- [Sezione del documento]
>>>>>

È il secondo ritorno al passato, quello di Matteo Salvini, sulla percentuale di alunni stranieri per classe.
Il primo, come abbiamo già scritto, lo ha sollevato il ministro Valditara, leghista in un governo di destra, relativamente alle classi separate per stranieri. Un provvedimento che fu bocciato nel 2008 e di cui parve smarrirsi la memoria, ma che è stato riscoperto con una procedura storica vichiana, senza tuttavia quella robusta levata di scudi della sinistra, e non solo, che al tempo ne impedì l’attuazione.
Ora viene proposto il secondo “ritorno al passato” nel parere di Matteo Salvini di programmare un limite al numero degli alunni stranieri in ciascuna classe, pari al 20%.
All’epoca, quando la ministra dell’istruzione Mariastella Gelmini diramò la circolare, era prevista la distribuzione degli alunni con cittadinanza non italiana in modo da non superare il tetto del 30% in ciascuna classe.

<<<<<

- [Attività]
a) Riassumi in due frasi il brano sugli alunni stranieri per classe.
b) Rispondi alle domande seguenti in base al brano sugli alunni stranieri per classe.
(i) Quale percentuale massima di alunni stranieri per classe propone Matteo Salvini?
(ii) In quale anno fu bocciato il provvedimento sulle classi separate per stranieri?
(iii) Quale tetto per classe stabiliva la circolare della ministra Mariastella Gelmini?
c) Prosegui il brano sugli alunni stranieri per classe a partire dalla sua ultima frase.
Le voci riportate non servono per svolgere le attività.

- [Voci riportate]

>>>>>

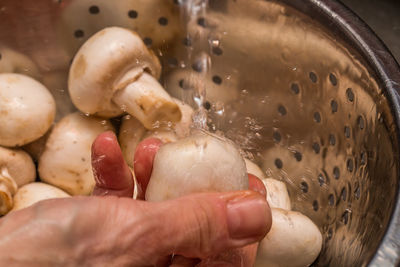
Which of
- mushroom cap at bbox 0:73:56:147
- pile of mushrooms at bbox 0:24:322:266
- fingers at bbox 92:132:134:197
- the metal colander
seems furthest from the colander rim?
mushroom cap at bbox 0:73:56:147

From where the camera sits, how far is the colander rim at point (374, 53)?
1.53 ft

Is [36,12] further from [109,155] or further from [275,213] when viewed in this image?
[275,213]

<<<<<
>>>>>

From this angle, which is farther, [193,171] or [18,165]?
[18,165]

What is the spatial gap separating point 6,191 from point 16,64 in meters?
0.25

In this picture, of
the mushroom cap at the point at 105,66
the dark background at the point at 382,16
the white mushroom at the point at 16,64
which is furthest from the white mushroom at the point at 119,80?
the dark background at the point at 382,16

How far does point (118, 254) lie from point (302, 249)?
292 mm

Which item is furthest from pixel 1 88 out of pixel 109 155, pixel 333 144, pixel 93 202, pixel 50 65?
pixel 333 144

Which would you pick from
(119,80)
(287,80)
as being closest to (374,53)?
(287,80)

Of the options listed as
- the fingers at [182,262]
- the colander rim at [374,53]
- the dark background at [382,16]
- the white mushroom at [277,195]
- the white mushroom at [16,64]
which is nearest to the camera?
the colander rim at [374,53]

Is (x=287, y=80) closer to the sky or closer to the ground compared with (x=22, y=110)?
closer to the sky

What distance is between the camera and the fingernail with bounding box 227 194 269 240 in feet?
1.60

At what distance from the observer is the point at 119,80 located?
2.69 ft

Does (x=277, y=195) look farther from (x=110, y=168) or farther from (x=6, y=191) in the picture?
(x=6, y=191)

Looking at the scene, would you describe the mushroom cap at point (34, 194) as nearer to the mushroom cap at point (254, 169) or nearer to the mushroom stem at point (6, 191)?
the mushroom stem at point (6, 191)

<<<<<
>>>>>

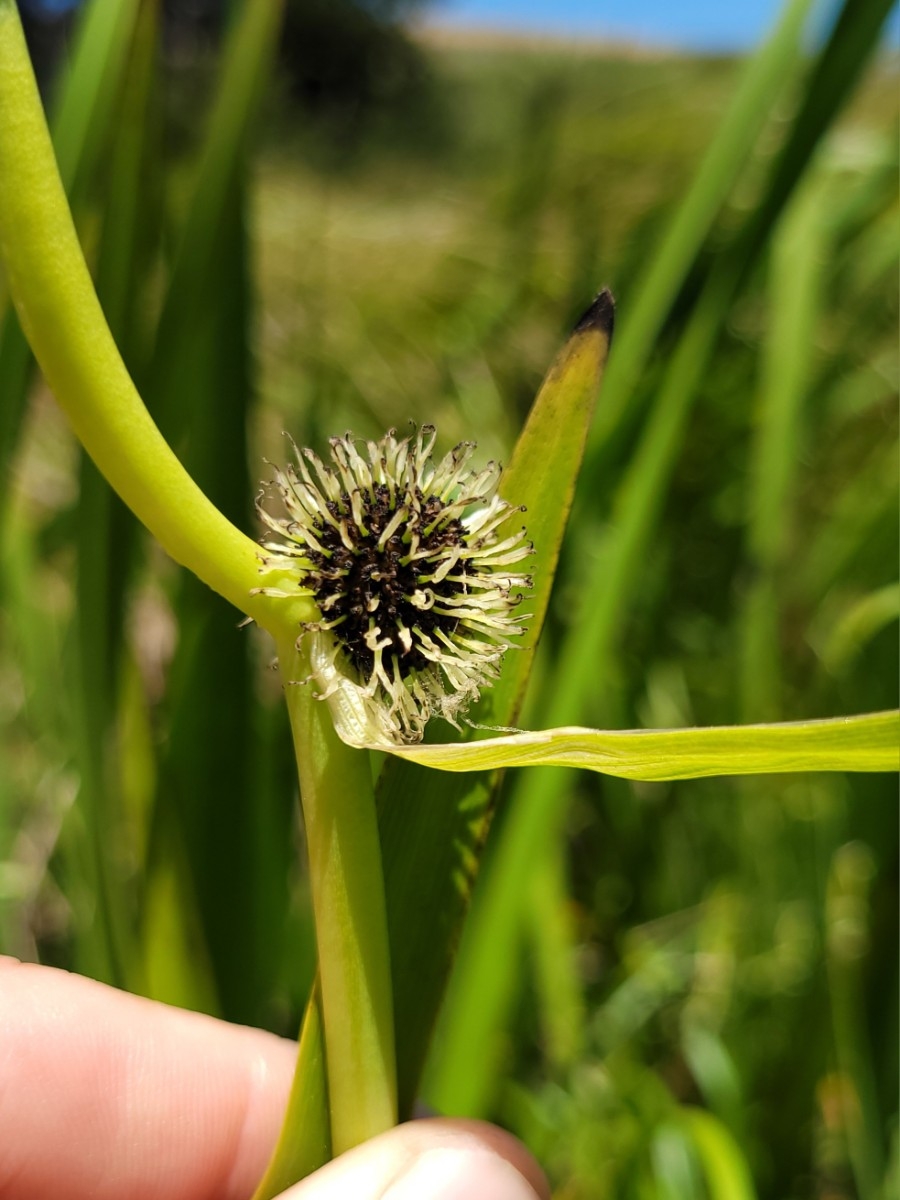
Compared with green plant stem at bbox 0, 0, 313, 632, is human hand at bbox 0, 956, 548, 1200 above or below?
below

<<<<<

- [Soluzioni delle attività]
a) Matteo Salvini propone un limite del 20% di alunni stranieri in ciascuna classe, che il brano presenta come il secondo ritorno al passato dopo quello del ministro Valditara sulle classi separate per stranieri, provvedimento bocciato nel 2008. La circolare della ministra dell'istruzione Mariastella Gelmini prevedeva invece che gli alunni con cittadinanza non italiana non superassero il 30% in ciascuna classe.

b)
(i) Il 20%.
(ii) Nel 2008.
(iii) Il 30%.

c)
La circolare prevedeva inoltre l’introduzione di tale limite a partire dall’anno scolastico successivo, 2010-2011, e in modo graduale.
Aggiungendo che eventuali eccezioni e deroghe potranno essere consentite dal direttore dell’Ufficio scolastico regionale in presenza di alunni stranieri già titolari di adeguate competenze linguistiche, di istituti scolastici che abbiano a disposizione particolari risorse professionali e strutture di supporto, ovvero consolidate e positive esperienze didattiche, ovvero al fine di salvaguardare la continuità didattica e, in ultima istanza, per ragioni di necessità per l’oggettiva esistenza di soluzioni alternative.
La circolare, inviata alle scuole era intitolata: “Indicazioni e raccomandazioni per l’integrazione di alunni con cittadinanza non italiana”.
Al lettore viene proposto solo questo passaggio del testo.